How can those 65+ avoid wild emotional fluctuations in trying times?

While a positive outlook from the government may make us feel hopeful, a negative report from a medical expert can bring us down.

Moods can move from optimistic and hopeful to feelings of sadness or depression. (photo credit: TNS)
Moods can move from optimistic and hopeful to feelings of sadness or depression.
(photo credit: TNS)
As we all know, we are all living in a time of uncertainty. Both newspapers stories and medical experts offer us differing information about COVID-19. Will the number of infections continue to climb? Will there be a vaccine?
While a positive outlook from the government may make us feel hopeful, a negative report from a medical expert can bring us down. Sometimes, it feels like we are riding on a roller coaster of emotions. Moods can move from optimistic and hopeful to feelings of sadness or depression.
Not only do I see expressions of these mood shifts in my private practice, but I also hear similar emotions expressed by friends and family.
The experts say that the high-risk population are those with preexisting medical disorders like diabetes, heart disease and chronic kidney disease, LDL (bad) cholesterol in the blood, other autoimmune disorders, and those over 65. In fact, all people over 65, regardless of whether they have the medical conditions mentioned above, are part of the high-risk group.

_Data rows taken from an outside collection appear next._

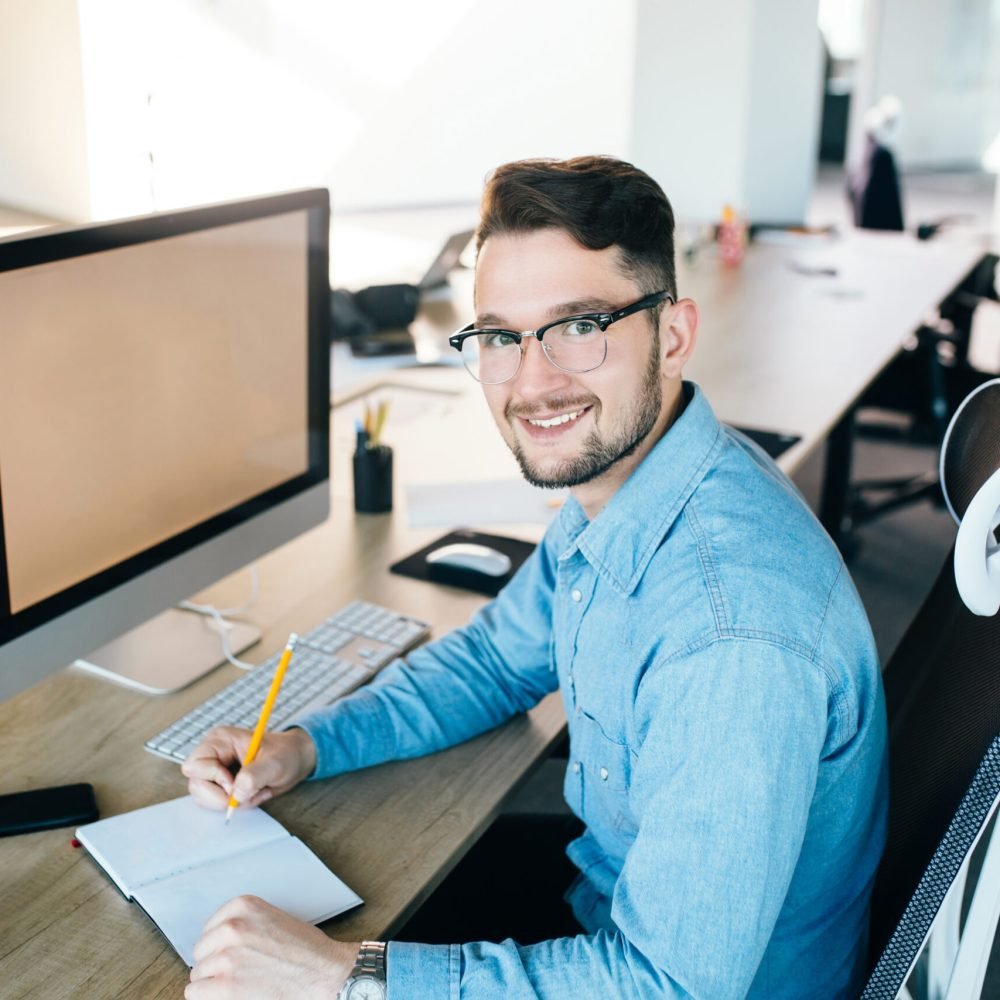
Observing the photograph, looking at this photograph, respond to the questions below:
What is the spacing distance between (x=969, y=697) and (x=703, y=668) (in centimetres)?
28

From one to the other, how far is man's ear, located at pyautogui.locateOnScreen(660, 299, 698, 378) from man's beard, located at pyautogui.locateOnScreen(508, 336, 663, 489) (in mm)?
16

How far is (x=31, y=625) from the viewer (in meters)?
1.23

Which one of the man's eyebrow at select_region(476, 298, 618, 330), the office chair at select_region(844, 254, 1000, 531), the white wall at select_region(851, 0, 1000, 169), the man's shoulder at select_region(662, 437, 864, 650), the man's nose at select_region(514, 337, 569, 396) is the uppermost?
the white wall at select_region(851, 0, 1000, 169)

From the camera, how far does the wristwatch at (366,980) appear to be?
0.96 m

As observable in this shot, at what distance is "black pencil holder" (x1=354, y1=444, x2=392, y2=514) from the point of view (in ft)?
6.23

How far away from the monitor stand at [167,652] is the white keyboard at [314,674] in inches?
2.6

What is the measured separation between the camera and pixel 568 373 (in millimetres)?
1203

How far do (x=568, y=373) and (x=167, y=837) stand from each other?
602 millimetres

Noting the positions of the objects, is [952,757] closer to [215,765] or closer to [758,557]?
[758,557]

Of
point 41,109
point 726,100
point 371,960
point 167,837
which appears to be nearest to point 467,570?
point 167,837

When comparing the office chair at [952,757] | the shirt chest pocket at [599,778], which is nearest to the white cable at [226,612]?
the shirt chest pocket at [599,778]

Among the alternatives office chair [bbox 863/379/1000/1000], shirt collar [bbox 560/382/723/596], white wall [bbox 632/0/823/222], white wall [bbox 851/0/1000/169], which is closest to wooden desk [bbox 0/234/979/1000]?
shirt collar [bbox 560/382/723/596]

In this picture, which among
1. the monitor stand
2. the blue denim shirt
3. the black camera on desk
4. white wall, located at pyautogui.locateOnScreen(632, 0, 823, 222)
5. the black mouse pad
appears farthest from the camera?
white wall, located at pyautogui.locateOnScreen(632, 0, 823, 222)

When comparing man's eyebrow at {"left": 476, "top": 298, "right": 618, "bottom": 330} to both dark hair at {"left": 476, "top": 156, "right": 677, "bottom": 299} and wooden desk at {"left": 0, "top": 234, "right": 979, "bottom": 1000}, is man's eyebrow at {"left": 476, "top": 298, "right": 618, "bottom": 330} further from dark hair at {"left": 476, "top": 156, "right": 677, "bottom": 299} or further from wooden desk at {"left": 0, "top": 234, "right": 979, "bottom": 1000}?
wooden desk at {"left": 0, "top": 234, "right": 979, "bottom": 1000}
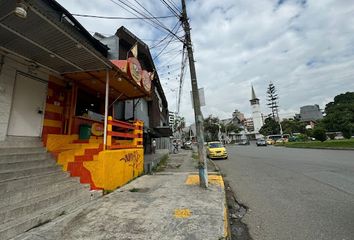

While I appreciate the message that older people need to be particularly careful or risk serious consequences, I am deeply concerned about describing all people over 65 as a homogeneous high-risk group. I believe that the categorization of this entire age group as high-risk has had a negative emotional impact on older people who are indeed healthy and, until COVID-19, perceived themselves as in good shape.
I address this problem below and try to make some sense of how people over 65 should live their lives during the COVID-19 pandemic.
SARAH AND Benzie are a couple in their late 60s. They have three married children and grandkids. Both are in excellent health, have always worked out, and do not smoke.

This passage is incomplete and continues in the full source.